Emily was capable of expressing ideas that were, on the surface, entirely childlike but, on reflection, seemed deeper and more mature than anything expected from a seven-year-old. Sometimes, when he looked into her dark eyes, Marty felt she was seven going on four hundred, and he could hardly wait to see just how interesting and complex she was going to be when she was all grown up.
After their hair was brushed, the girls climbed into the twin beds, and their mother tucked the covers around them, kissed them, and wished them sweet dreams. “Don’t let the bedbugs bite,” she warned Emily because the line always elicited a giggle.
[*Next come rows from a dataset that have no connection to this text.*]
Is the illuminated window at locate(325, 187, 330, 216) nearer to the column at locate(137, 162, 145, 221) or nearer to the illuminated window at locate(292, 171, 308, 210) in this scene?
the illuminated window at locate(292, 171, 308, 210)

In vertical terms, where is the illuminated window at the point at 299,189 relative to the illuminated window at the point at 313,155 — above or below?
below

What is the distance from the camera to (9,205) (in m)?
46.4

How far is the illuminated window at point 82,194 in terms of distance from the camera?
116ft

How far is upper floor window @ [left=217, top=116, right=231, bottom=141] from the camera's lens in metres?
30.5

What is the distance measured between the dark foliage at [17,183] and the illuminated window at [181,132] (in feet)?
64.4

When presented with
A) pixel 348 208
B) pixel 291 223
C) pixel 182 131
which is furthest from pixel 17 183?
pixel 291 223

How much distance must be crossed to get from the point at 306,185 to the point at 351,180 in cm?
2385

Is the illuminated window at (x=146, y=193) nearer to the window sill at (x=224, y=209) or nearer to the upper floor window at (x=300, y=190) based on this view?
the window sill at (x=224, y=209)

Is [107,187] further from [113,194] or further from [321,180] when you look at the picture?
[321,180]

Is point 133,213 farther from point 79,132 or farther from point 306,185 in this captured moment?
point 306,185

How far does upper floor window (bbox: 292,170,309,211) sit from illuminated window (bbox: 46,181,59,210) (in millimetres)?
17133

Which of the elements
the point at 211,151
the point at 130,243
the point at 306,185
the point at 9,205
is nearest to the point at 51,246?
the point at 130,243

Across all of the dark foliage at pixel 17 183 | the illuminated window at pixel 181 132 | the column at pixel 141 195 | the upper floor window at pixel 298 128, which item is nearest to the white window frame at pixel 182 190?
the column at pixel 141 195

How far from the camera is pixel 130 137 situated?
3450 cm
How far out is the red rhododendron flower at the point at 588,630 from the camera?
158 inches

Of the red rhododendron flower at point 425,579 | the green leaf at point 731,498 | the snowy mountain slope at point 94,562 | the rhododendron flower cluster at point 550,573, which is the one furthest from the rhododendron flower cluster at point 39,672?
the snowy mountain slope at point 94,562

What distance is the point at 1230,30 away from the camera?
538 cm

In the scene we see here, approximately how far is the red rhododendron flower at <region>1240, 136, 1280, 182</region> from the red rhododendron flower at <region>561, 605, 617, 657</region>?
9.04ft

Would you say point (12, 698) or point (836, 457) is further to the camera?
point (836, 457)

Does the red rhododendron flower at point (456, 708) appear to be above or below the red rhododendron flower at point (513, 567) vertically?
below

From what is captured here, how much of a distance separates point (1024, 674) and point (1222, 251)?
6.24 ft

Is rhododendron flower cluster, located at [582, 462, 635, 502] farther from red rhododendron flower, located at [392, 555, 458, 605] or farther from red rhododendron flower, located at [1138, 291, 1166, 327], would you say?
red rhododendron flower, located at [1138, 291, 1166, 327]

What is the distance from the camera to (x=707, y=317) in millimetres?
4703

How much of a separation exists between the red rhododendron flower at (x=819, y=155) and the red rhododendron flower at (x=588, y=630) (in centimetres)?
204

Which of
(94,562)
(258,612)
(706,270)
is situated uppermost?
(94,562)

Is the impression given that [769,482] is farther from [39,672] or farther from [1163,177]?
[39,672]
As Paige retreated to the doorway, Marty moved a straight-backed chair from its usual place against the wall and positioned it at the foot of—and exactly between—the two beds. Except for a miniature battery-powered reading lamp clipped to his open notebook and a low-wattage Mickey Mouse luminaria plugged into a wall socket near the floor, he switched off all the lights. He sat in the chair, held the notebook at reading distance, and waited until the silence had acquired that same quality of pleasurable expectation that filled a theater in the moment when the curtain started to rise.
The mood was set.
This was the happiest part of Marty’s day. Story time. No matter what else might happen after rising to meet the morning, he could always look forward to story time.
He wrote the tales himself in a notebook labeled
Stories for Charlotte and Emily,
which he might actually publish one day. Or might not. Every word was a gift to his daughters, so the decision to share the stories with anyone else would be entirely theirs.